Tobiasz’s blog

I am writing about Go and cloud-native technologies.

Configure Go app using envconfig and struct embedding

Environment variables are great. If you are not using them to pass configuration into your app, you should take a look at 12 Factor App - config, it’s explained easily and clearly.

Reading environment variables in Go is very simple:

import (
	"fmt"
	"os"
)

func main() {
	fmt.Printf("Debug env is set to: '%s'\n", os.Getenv("USE_DEBUG"))
}

We can do better!

os.Getenv is a great building block, however often you need to read 10+ variables in your application. Building config struct out of it using os package results in a lot of boilerplate code. Additional complexity is added when you want to parse other types than string.

For all microservices that I am building in Go I am using kelseyhightower/envconfig. It is very straightforward, let’s take a look at some code.

type config struct {
	Timeout            time.Duration `default:"5m" `
	Debug              bool
	SupportedCountries []string      `envconfig:"SUPPORTED_COUNTRIES"`
}

func main() {
	var cfg config
	if err := envconfig.Process("", &cfg); err != nil {
		log.Fatal(err)
	}
	log.Printf("%+v\n", cfg)
}

Envconfig decodes environment variables into provided struct. By default envoconfig will update only the fields which has corresponded environment variables.
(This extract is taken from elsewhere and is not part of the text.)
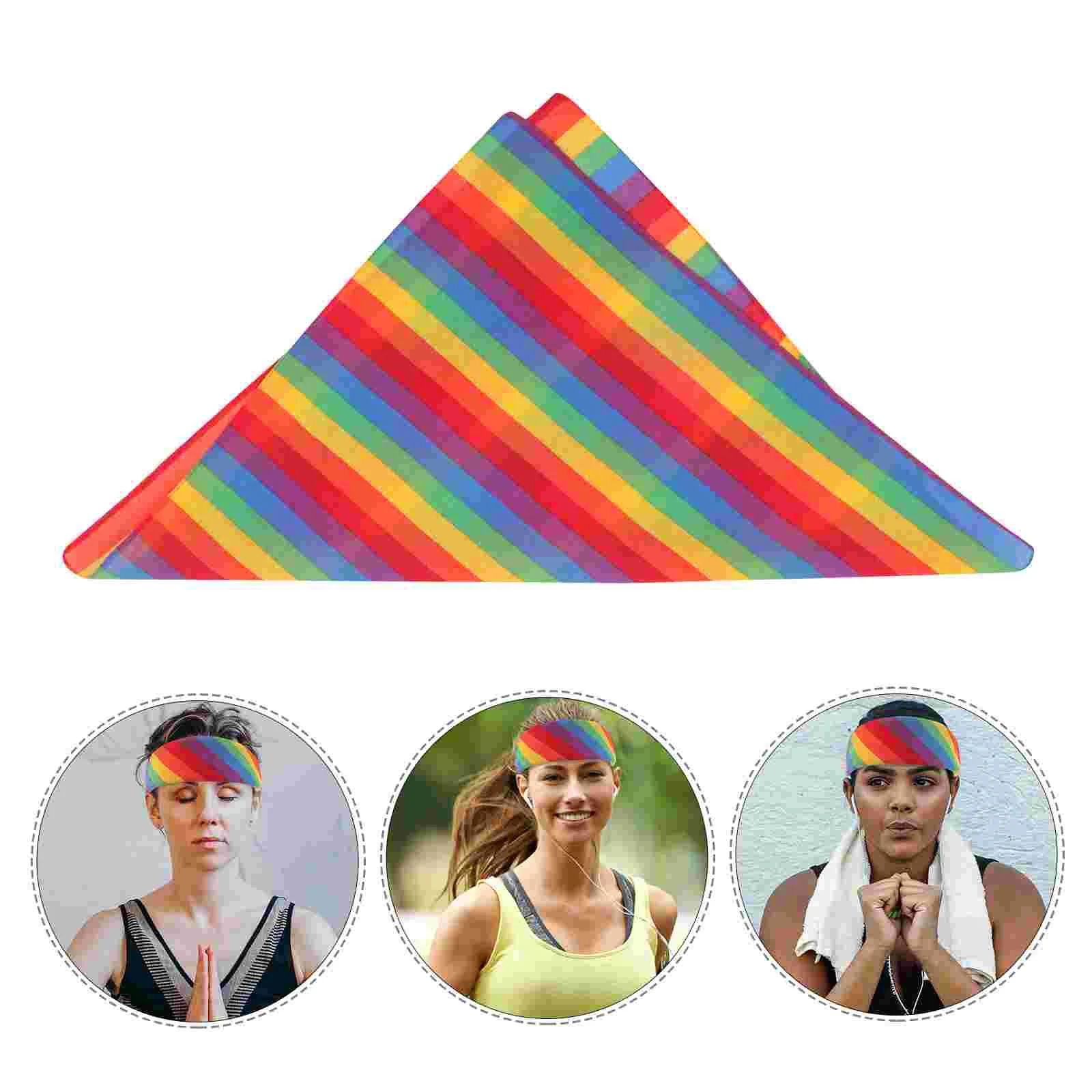 

2 Pcs Colorful Striped Square Scarf Head Band Sports Headband Handkerchief Hip Hop Fabric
You can specify a more accurate name on env side using struct tags envconfig:"MY_ENV". Using struct tags you can also define required and default values.

My favorite part - struct embedding

If you build a lot of microservices, it will result in a lot of internal libraries that you share among services. Often you need to pass config to them and you would like to change it via environment variables.

Using envconfig and struct embedding it is really easy.

Let’s create our internal package sftp and define the following struct:

package sftp

type Config struct {
	Username  string   `envconfig:"SFTP_USERNAME"`
	Password  Password `envconfig:"SFTP_PASSWORD"`
	Hostname  string   `envconfig:"SFTP_HOSTNAME"`
	Directory string   `envconfig:"SFTP_DIRECTORY"`
}

type Password string

func (Password) String() string {
	return "***"
}

Now you can import it in you microservice by embedding sftp.Config into config struct that you already have there. You can also define it as new type if you want to import more then 1 config struct.

type config struct {
	Timeout            time.Duration `default:"5m" `
	Debug              bool          `required:"true"`
	SupportedCountries []string      `envconfig:"SUPPORTED_COUNTRIES"`
	SftpConfig
}

type SftpConfig sftp.Config

If you provide sftp config via environment variables and parse main cfg you will see that config is populated correctly and you can pass cfg.SftpConfig into your sftp package. Using that approach you can tweak the config of your internal library just by using env variables.

Summary

kelseyhightower/envconfig is a very simple and powerful library that helps you to parse environment variables into struct. It supports parsing into multiple data types and you can define defaults and required parameters.

If you are using some internal libraries you can pass config to them using envconfig by adding library config struct into your main configuration using struct embedding. You can find an example code at my github.